EDITOR'S NOTE: The following is a chapter from The Compleat Traveler's Guide to Middle-earth.

Sports in Middle-earth

Whether you like to mix it up or just cheer from the sidelines, Middle-earth has plenty of sporting options for the discerning visitor. Each race of sentient being has its own unique set of athletic games, many of which rival contemporary sports for nerve-tingling excitement. A word of advice, however: at times your concept of what passes for "rules" or "good sportsmanship" may be severely challenged. Remember, though you are in what will eventually become Europe, traditional ways of engagement as practiced by modern Western societies haven't been completely worked out yet. At times you may not even recognize that what you're observing is in fact sport! Nevertheless, if you keep an open mind and respect cultural differences, you're in for a ball!

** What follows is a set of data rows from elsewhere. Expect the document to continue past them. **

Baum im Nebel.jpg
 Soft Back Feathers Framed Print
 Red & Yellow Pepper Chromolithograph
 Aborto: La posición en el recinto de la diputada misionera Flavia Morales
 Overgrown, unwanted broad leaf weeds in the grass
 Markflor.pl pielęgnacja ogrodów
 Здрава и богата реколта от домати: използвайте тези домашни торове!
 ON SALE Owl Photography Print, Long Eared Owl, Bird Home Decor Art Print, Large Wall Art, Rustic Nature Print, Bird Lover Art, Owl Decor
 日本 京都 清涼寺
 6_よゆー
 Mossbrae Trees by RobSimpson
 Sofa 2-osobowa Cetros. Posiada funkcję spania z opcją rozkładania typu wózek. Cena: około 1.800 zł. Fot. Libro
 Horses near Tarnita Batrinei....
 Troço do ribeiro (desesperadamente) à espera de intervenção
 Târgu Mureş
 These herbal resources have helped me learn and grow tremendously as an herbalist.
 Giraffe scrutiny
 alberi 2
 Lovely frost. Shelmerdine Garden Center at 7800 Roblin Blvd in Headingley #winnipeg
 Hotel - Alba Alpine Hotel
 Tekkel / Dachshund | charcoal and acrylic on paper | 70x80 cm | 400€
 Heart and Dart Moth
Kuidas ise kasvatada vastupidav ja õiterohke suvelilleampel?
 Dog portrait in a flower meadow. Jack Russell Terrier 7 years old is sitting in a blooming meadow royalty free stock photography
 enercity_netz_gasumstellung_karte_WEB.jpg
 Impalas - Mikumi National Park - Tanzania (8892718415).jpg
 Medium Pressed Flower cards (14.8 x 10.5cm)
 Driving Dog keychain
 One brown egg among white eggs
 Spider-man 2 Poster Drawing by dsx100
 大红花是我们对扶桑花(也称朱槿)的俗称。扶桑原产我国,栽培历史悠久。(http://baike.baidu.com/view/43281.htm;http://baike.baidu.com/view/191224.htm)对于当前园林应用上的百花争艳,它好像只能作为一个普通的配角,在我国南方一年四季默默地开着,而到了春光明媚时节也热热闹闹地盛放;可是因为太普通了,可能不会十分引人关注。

What follows are summaries of the types of sports that are played in Middle-earth, organized by race. There are overlaps, of course; participants of different races are often spectators at the same event (leading to some lively crowd interactions!), and some sports are practiced by more than one race (i.e., yacht racing by Elves and Men). But each race definitely has its own way of adding to the colorful pastiche that is sports in Middle-earth!

ELVES

One could say that, of the Middle-earth races, Elves are the truest sport-lovers of all. Actually witnessing an Elf sporting event, however, is quite problematic. This is because Elves most enjoy the sport of archery--and are only too willing to make YOU their target. Men and Dwarves have learned this; Orcs have not. Feathered Orc corpses are thus sometimes the only sign that Elves have had a game. Again, let me reiterate: spectators are not encouraged, though specially-sanctioned Palantír viewings can be arranged for a price.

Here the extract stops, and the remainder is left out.